His general erudition, and the skill and success with which he sought to revive the study of the old Greek physicians, gained him a reputation, and ultimately the office of physician to the court. Catherine de' Medici, wife of King Henry II of France, sought his advice regarding their difficulty in conceiving a child. He practiced with success, and at his death at Paris in 1558 left him a large fortune. His remains were entombed at the Church of Saint-Jacques-de-la-Boucherie.

Work

Fernel's Cosmotheoria 1528 records a determination of a degree of arc of the meridian, which he made by counting the revolutions of his carriage wheels on a journey between Paris and Amiens. Using his measurements he calculated the circumference of the earth to within one percent of the correct value. His works on mathematical and astronomical subjects also include Monalosphaerium, sive astrolabii genus, generalis horarii structura et usus 1526, and De proportionibus 1528.

Physiology

Jean Fernel. Universa medicina. Utrecht: Gijsbert van Zijll en Dirck van Ackersdijck, 1656.

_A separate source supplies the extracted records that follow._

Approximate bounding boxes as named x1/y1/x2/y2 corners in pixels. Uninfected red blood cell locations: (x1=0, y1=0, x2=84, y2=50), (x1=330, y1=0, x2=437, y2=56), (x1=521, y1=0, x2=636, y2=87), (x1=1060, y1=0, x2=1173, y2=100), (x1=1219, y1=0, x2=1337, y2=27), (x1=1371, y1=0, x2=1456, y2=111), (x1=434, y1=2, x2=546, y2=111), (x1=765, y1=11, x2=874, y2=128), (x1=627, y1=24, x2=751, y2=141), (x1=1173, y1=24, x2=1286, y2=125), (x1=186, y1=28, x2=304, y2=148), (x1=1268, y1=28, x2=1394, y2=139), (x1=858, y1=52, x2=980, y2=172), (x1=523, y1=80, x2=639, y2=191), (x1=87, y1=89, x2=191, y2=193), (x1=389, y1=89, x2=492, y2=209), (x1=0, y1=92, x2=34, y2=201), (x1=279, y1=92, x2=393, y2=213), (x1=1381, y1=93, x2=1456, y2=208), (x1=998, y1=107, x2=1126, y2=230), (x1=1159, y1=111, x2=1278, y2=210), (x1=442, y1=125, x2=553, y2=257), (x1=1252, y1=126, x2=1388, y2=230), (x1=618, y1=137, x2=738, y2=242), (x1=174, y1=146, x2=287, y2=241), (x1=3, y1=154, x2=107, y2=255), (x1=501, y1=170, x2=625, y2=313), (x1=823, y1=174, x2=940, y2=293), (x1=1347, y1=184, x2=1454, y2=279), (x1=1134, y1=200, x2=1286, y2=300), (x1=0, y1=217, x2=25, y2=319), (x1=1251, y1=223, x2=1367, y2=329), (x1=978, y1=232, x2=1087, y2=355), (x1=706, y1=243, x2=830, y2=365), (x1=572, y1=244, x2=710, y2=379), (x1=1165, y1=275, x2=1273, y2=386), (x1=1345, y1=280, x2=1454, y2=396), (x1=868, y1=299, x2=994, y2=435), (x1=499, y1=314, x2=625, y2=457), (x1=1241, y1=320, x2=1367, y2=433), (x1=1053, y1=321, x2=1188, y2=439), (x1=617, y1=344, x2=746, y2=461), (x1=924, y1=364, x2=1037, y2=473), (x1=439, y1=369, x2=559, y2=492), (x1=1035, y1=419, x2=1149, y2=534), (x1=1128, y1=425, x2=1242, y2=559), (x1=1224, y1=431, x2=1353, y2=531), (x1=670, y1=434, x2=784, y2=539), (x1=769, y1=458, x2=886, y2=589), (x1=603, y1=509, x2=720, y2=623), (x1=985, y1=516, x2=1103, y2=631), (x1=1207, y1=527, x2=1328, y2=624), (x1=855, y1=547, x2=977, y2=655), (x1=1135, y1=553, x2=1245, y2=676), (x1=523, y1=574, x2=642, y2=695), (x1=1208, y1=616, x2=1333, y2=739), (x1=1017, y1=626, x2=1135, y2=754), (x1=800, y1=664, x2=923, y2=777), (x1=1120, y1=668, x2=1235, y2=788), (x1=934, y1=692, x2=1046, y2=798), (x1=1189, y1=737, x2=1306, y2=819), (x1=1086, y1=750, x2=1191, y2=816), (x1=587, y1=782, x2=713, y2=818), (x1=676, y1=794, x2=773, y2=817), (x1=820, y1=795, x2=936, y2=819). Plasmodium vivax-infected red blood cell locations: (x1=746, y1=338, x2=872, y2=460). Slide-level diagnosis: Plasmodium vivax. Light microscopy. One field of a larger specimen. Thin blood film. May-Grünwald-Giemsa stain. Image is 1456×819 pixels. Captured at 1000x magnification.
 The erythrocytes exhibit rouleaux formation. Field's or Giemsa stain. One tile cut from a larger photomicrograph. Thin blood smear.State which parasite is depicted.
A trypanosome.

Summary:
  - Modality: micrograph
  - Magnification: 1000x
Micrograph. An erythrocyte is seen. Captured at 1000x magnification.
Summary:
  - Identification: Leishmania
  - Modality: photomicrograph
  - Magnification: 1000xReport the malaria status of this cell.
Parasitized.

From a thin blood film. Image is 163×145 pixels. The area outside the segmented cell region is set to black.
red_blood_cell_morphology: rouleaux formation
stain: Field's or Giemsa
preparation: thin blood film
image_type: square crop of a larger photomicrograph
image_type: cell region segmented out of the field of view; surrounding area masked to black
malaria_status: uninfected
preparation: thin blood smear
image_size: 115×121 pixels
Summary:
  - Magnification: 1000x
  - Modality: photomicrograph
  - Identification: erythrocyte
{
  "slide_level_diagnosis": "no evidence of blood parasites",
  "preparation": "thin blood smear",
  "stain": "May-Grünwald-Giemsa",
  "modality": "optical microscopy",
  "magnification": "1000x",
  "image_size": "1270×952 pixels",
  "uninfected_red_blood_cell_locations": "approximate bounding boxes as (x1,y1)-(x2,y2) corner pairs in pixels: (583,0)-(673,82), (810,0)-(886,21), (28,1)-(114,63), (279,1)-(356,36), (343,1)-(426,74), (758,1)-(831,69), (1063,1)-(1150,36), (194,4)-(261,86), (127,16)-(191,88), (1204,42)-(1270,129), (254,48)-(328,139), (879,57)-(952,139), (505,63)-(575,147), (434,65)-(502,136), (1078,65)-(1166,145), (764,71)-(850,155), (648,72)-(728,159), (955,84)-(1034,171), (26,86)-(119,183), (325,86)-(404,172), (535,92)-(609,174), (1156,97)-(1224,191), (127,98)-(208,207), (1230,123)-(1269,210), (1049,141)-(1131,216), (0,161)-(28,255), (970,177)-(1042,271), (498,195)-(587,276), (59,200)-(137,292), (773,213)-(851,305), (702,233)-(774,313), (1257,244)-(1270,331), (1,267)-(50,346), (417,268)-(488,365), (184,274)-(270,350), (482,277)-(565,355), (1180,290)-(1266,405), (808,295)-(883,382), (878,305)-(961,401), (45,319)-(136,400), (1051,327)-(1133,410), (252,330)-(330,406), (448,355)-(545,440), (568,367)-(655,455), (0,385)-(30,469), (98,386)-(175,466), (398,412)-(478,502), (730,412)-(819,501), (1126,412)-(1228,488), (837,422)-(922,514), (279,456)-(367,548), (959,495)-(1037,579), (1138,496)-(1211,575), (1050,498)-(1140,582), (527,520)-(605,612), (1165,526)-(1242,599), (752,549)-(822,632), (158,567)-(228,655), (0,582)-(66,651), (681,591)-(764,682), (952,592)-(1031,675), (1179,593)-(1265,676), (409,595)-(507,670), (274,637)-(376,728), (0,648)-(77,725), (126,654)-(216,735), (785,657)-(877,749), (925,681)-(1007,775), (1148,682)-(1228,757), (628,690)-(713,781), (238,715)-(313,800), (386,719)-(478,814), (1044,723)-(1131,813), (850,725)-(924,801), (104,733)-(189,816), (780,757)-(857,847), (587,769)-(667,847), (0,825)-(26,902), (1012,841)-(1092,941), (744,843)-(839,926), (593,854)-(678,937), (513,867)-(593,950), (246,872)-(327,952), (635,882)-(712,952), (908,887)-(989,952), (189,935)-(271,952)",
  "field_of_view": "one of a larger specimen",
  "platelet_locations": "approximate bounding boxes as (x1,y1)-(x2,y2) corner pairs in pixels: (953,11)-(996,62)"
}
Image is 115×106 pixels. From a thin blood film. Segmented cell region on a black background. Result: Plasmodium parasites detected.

As a physician and professor of medicine at the Collège de Coenouailles for over 20 years, Fernel is credited with the neologism, physiology, a discipline which became one of the central topics of education and research in the field of medicine. His early understanding of physiology, especially of the brain, was represented by three statements commonly quoted in physiological history:

  • “Anatomy is to physiology as geography is to history; it describes the theatre of events.”
  • The brain was “the seat of the mind and its parts; the mind being endowed with numerous faculties, man has rightly been provided with a larger accommodation for it than the other creature possess, and this accommodation is associated with more instruments.”
  • “The brain is the citadel and dwelling of the human mind, the abode of thoughts and of the reason, the wellspring and origin of movement and of every sense; it occupies the highest point of the body, looking upwards, nearest to heaven.”

His medical works included De naturali parte medicinae 1542, De vacuandi ratione 1545, De abditis rerum causis 1548 which included a chapter on angelology and demonology. What has been called his "crowning work", Universa Medicina, comprises three parts: the Physiologia developed from the De naturali parte, the Pathologia, and the Therapeutice.